Ok, so now, pry the data out of the researchers fingers and fit the model in Stan. Then, take a sample of 100 of the coefficient vectors and plot the curves in a spaghetti plot. Now, calculate the derivative of this function (if you haven't done calculus in a while that's ok, use Maxima or ask Wolfram Alpha or something similar). In a separate plot, spaghetti plot the derivative. It'll be noisier, as the derivative is less constrained by the data, but we've regularized our result by truncating at 5th order polynomials and we can regularize further by putting strong priors on the $a_i$. Spaghetti plotting the derivative, does it almost always have a positive value on the left and then dive down to a negative value on the right?

If you have those plots of the curve and its derivative, and they really do produce a fairly consistent change in the sign of the derivative, THEN you have reasonable evidence for a transition to negative slope. The posterior probability of a curve shape can be directly assessed in these plots.

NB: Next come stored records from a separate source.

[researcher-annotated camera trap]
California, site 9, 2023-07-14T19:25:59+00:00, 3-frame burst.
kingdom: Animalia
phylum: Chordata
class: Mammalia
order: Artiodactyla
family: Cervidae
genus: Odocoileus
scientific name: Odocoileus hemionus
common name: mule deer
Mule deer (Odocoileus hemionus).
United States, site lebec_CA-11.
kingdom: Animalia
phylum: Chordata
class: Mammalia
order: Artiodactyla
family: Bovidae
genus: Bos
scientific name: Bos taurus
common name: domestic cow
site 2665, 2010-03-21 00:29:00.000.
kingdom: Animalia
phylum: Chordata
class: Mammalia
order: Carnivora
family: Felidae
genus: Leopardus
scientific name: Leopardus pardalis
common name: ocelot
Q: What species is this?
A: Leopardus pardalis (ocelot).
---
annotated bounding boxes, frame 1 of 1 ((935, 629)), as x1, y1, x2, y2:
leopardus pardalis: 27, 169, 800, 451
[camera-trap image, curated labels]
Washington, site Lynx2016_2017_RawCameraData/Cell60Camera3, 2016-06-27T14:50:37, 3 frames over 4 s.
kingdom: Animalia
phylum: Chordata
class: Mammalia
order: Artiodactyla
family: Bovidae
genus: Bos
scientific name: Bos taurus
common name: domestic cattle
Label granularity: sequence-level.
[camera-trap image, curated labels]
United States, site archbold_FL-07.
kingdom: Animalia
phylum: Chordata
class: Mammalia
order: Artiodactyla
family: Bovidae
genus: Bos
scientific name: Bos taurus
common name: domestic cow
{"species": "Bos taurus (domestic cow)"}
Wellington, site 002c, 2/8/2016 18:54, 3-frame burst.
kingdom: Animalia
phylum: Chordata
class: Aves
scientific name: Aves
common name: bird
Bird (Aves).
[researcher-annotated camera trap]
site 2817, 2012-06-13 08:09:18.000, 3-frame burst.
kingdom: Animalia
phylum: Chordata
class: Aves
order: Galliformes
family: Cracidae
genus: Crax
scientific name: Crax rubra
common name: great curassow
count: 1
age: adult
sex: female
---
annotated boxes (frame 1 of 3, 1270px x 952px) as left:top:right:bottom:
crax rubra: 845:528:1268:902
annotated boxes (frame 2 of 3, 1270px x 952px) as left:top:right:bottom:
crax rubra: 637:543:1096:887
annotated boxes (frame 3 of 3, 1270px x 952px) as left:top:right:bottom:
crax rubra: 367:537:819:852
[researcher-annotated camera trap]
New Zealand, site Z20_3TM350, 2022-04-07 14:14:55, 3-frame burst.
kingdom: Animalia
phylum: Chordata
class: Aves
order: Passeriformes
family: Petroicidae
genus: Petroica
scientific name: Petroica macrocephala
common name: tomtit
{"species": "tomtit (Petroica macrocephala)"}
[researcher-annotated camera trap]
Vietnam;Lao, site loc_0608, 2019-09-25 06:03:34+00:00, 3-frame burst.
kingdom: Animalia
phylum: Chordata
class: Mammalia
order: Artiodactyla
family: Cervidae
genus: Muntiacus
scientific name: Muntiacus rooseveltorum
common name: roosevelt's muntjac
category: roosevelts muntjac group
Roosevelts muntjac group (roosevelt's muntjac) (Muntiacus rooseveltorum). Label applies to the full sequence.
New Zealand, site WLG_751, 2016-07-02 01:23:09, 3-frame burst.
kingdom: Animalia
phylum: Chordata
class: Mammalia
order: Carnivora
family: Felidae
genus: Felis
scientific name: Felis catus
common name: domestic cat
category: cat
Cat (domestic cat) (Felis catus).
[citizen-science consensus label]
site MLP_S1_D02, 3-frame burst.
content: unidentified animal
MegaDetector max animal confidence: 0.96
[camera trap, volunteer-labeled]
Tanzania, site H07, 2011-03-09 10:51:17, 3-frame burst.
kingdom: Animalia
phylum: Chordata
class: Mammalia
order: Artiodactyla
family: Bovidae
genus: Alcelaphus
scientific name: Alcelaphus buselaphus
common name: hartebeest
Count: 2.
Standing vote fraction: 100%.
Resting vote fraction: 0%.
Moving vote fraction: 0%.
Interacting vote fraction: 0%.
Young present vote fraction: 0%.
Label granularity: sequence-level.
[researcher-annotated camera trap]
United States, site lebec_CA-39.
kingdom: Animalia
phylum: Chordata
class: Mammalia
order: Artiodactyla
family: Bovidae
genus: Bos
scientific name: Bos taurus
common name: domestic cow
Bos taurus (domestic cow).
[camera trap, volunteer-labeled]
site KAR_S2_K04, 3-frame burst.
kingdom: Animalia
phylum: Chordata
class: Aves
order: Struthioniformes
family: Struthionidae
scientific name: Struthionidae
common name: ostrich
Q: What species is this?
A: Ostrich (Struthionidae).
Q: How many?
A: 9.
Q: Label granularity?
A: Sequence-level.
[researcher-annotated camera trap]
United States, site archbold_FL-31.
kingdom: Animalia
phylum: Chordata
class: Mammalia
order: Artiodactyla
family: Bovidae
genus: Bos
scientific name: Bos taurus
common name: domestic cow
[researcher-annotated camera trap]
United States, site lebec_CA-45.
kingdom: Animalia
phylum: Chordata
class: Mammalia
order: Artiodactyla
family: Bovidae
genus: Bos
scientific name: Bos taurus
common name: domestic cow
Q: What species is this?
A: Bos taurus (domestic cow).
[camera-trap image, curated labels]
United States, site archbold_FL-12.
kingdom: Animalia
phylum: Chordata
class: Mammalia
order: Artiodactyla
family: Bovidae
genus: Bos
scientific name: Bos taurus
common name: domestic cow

There's no need to "test" your hypothesis using an NHST test that is appropriate for assessing whether the coefficients are the output of an RNG. But, if you do find that out of the 100 spaghetti derivative plots all but 1 to 5 of them have entirely negative values at the high end, then, yes you have relatively strong evidence for your decreasing performance at the high end.

The fact is, the posterior distribution is what summarizes our uncertainty. A binary decision about rejecting a linear regression on the upper end is NOT the same thing for the same reasons that Uri and Leif give about why the quadratic isn't good as an indicator of a U shape.

One Response leave one →
1. June 28, 2016

An interesting idea, related to my posts on declarative models, would be to regularize this fit by putting a prior on say the mean squared second derivative. Approximate the integral((d^2f(x)/dx^2)^2,0,1) using a sum at say 10 points between 0 and 1 and place an exponential or maybe gamma prior on it, enforcing a soft preference for less wiggly functions. Gamma is good because it is expected to have some concavity, but it shouldn't change direction many times over the interval 0,1 even though with a 5th order polynomial and the sigmoid together, it could fit a fairly wiggly function.